====== Information provided ======
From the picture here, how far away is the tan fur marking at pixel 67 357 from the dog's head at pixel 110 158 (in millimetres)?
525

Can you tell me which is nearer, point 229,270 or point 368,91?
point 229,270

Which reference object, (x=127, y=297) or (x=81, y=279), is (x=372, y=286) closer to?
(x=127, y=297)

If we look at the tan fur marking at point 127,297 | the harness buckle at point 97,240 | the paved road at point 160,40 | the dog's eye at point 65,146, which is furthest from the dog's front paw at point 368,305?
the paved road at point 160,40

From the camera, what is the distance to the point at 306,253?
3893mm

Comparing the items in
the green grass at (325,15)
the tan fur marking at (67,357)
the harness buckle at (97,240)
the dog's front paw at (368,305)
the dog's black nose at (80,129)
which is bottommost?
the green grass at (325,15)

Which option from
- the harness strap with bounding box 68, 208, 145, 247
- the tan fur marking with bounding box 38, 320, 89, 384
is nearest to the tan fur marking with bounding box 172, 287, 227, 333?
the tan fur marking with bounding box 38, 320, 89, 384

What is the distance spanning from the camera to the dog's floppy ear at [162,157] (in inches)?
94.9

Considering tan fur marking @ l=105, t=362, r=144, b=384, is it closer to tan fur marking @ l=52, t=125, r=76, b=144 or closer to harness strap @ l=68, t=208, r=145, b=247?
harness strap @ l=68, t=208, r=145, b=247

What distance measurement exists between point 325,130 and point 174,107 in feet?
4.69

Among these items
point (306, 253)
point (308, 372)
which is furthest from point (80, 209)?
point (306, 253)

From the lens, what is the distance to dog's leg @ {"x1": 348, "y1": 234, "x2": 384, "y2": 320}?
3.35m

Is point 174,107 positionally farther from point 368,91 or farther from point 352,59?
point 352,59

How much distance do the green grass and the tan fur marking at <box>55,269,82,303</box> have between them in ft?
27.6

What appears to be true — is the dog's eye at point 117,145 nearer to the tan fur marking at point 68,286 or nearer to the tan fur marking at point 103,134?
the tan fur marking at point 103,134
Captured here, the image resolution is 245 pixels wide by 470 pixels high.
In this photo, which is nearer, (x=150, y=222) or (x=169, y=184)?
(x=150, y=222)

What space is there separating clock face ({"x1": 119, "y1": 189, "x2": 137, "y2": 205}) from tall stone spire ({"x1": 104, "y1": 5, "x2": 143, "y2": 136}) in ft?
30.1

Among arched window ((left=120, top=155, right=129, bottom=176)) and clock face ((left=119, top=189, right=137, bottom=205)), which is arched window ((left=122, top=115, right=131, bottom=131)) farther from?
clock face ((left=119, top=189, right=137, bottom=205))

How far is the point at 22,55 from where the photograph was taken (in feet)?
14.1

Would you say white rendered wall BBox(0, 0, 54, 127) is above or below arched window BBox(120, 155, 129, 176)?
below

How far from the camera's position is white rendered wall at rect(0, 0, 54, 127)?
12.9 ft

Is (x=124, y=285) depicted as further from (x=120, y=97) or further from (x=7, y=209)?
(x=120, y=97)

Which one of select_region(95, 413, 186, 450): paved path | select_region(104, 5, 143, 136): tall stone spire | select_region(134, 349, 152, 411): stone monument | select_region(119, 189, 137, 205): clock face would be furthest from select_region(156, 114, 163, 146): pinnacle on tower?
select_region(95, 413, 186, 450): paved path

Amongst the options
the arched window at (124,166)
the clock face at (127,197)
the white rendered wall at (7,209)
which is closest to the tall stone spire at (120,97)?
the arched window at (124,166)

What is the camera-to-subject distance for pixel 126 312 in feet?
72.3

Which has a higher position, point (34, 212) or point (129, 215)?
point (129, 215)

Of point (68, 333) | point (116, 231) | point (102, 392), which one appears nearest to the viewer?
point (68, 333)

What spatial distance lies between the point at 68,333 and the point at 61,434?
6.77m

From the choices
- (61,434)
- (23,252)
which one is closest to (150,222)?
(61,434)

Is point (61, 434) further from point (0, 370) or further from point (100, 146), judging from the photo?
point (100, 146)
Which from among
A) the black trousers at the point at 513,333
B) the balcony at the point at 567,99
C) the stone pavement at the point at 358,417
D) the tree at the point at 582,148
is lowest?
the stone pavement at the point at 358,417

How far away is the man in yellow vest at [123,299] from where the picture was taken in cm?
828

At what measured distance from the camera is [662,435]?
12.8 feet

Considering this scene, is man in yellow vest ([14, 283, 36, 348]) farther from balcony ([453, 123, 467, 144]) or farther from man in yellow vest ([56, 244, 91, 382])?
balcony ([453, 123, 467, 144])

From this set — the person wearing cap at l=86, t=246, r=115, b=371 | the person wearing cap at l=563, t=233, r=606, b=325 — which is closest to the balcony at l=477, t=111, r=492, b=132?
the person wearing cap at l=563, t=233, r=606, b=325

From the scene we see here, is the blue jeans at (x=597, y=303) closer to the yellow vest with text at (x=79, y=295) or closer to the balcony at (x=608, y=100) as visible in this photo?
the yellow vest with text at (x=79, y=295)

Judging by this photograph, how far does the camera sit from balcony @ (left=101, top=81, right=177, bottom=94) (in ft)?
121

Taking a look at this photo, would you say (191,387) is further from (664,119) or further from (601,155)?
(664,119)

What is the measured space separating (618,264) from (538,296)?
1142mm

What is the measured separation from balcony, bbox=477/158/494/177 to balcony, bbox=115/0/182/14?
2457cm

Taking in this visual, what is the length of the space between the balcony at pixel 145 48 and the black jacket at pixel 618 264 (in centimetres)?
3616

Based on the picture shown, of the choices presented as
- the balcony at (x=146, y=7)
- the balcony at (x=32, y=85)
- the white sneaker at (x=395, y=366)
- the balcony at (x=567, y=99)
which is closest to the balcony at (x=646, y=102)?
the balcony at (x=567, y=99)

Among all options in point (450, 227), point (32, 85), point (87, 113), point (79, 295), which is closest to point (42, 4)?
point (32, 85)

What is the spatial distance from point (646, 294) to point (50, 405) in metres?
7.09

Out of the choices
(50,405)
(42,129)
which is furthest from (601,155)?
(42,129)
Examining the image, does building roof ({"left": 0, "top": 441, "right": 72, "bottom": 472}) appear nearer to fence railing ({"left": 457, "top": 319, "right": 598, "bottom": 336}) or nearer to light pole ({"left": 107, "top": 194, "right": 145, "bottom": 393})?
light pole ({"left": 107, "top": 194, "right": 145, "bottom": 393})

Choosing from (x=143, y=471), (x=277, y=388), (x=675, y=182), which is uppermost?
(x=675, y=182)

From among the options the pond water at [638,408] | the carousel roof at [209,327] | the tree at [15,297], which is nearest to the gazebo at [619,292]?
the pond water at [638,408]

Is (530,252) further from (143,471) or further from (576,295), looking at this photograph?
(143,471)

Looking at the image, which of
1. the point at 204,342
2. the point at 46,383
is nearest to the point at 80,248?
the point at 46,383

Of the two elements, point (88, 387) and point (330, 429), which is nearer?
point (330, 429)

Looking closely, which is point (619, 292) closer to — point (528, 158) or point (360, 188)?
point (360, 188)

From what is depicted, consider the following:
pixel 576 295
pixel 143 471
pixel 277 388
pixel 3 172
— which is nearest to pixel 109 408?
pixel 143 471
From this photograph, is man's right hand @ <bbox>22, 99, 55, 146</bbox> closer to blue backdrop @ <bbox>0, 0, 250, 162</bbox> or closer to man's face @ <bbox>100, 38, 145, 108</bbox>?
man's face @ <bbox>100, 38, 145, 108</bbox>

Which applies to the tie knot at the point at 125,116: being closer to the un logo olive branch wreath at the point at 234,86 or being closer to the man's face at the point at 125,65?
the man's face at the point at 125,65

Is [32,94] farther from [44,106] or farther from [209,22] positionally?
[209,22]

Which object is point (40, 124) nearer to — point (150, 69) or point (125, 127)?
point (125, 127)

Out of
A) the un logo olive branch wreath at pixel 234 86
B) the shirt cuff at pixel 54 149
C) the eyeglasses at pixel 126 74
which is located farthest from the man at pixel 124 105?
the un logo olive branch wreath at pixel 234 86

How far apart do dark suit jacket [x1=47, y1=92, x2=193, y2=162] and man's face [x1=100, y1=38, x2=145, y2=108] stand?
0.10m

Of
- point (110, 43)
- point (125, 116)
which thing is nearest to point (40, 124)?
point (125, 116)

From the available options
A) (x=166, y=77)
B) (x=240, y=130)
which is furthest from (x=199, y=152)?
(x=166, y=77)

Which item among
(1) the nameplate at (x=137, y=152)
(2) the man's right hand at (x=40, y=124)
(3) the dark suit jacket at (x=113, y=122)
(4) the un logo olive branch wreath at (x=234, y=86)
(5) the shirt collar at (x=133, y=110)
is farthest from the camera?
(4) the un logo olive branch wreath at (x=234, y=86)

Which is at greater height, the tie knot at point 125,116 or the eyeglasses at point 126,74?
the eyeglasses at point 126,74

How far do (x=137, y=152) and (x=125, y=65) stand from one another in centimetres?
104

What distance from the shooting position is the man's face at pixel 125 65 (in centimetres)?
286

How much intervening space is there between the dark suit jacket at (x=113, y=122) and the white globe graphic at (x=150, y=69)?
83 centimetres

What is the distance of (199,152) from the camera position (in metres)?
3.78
======
§ **Exercise**:
In the listing above, find the line containing "Looking closely, which" and please quote exactly that line through the last one, and no other lines.

§ **Response to the exercise**:
Looking closely, which is point (619, 292) closer to — point (528, 158) or point (360, 188)?
point (360, 188)

From what is depicted, consider the following:
pixel 576 295
pixel 143 471
pixel 277 388
pixel 3 172
— which is nearest to pixel 109 408?
pixel 143 471
From this photograph, is man's right hand @ <bbox>22, 99, 55, 146</bbox> closer to blue backdrop @ <bbox>0, 0, 250, 162</bbox> or closer to man's face @ <bbox>100, 38, 145, 108</bbox>?
man's face @ <bbox>100, 38, 145, 108</bbox>

Which applies to the tie knot at the point at 125,116: being closer to the un logo olive branch wreath at the point at 234,86 or being closer to the man's face at the point at 125,65?
the man's face at the point at 125,65

Is [32,94] farther from [44,106] or farther from [209,22] positionally?
[209,22]

Which object is point (40, 124) nearer to — point (150, 69) or point (125, 127)?
point (125, 127)

Out of
A) the un logo olive branch wreath at pixel 234 86
B) the shirt cuff at pixel 54 149
C) the eyeglasses at pixel 126 74
which is located farthest from the man at pixel 124 105?
the un logo olive branch wreath at pixel 234 86

How far apart do dark suit jacket [x1=47, y1=92, x2=193, y2=162] and man's face [x1=100, y1=38, x2=145, y2=108] stand?
0.10m

Of
- point (110, 43)
- point (125, 116)
which thing is nearest to point (40, 124)?
point (125, 116)

From the available options
A) (x=166, y=77)
B) (x=240, y=130)
which is furthest from (x=199, y=152)?
(x=166, y=77)

Which item among
(1) the nameplate at (x=137, y=152)
(2) the man's right hand at (x=40, y=124)
(3) the dark suit jacket at (x=113, y=122)
(4) the un logo olive branch wreath at (x=234, y=86)
(5) the shirt collar at (x=133, y=110)
is farthest from the camera?
(4) the un logo olive branch wreath at (x=234, y=86)

Which is at greater height, the tie knot at point 125,116 or the eyeglasses at point 126,74?
the eyeglasses at point 126,74

How far do (x=137, y=152) and (x=125, y=65) stand from one another in centimetres?
104

What distance from the shooting position is the man's face at pixel 125 65 (in centimetres)?
286

How much intervening space is there between the dark suit jacket at (x=113, y=122) and the white globe graphic at (x=150, y=69)?
83 centimetres

What is the distance of (199,152) from the camera position (in metres)?
3.78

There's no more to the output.